Document section -
--------
There is a very thin line between data cleaning and data analysis. While one may perceive replacements to be a function that is performed by a data cleaner, the reality is that a data cleaner ensures that the data is consistent and of good quality and is in a ready to use state for the analysis team. Replacement for missing data or outlier values in the dataset are functions that are performed in tandem with the analysis of the dataset. This ensures that the replacements are suitable for the purpose of the study. 

 

Recommendations for STATA users

 

Users of STATA know how easy it is to perform basic checks on the dataset. The commands tabulate, summarise and duplicate, when combined with conditions come in handy for any kind of database. To illustrate, out of 505 respondents, a few consented to the survey and a few did not. In order to see the number of respondents who consented to the survey divided between males and females, the following command tabulate may be used. Here, 1 for consent corresponds to “yes”.

 

The summarise command is helpful when you want to look at descriptive statistics (average, range, standard deviation etc.) for a numeric variable such as rainfall, age, income, cholesterol level and so on. This command also detects outlier entries in the variable. 

 

The duplicate command can be used to list and tag duplicate entries for any variable. The tagging exercise involves the generation of a new variable that takes the value 1 if the observation has one duplicate, 2 if the observation has two duplicates and so on, and takes the value 0 if the observation has no duplicates. The generation of this variable is beneficial for identifying, ordering and studying the duplicate values in the dataset.

 

To list duplicates for a variable use: duplicates list variabe_name

To tag duplicates for a variable use: duplicates tag variable_name, generate(new_variable)

 

Use the generate command to create dummies wherever possible. Dummy variables can be useful when one wants to apply multiple conditions on one or more variables. For example, we want to understand the newspaper reading habits of males who are over 25 years of age, with higher education, who live in state A. We will start by generating a dummy variable to identify these respondents in the dataset by using the following set of commands. For gender, 1 corresponds to male, and for education (edu), 4 corresponds to higher education. 

 

generate a = 1 if  gender == 1 & state == “A” & edu == 4 & age >25

tabulate newspaper_var if a == 1

 

The first step tags the observations for which all of the conditions are satisfied. The second step lists out the responses of the variable for the identified group of individuals. When carrying out your analysis, we recommend using the two-step approach of identification and rectification listed out for duplicate values, as it is vital to examine the nature of errors in the dataset before proceeding with the rectification exercise.
--------
Recorded data -

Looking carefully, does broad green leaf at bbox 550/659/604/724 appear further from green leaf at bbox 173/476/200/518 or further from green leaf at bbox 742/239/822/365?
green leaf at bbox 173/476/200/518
--------
Exercise task -
Answer these questions from the text on data cleaning in STATA.
(a) How many respondents are in the consent example?
(b) When duplicates are tagged, what value does the new variable take for an observation with no duplicates?
(c) In the dummy variable example, which value of edu corresponds to higher education?

Solved exercise -
(a) 505
(b) 0
(c) 4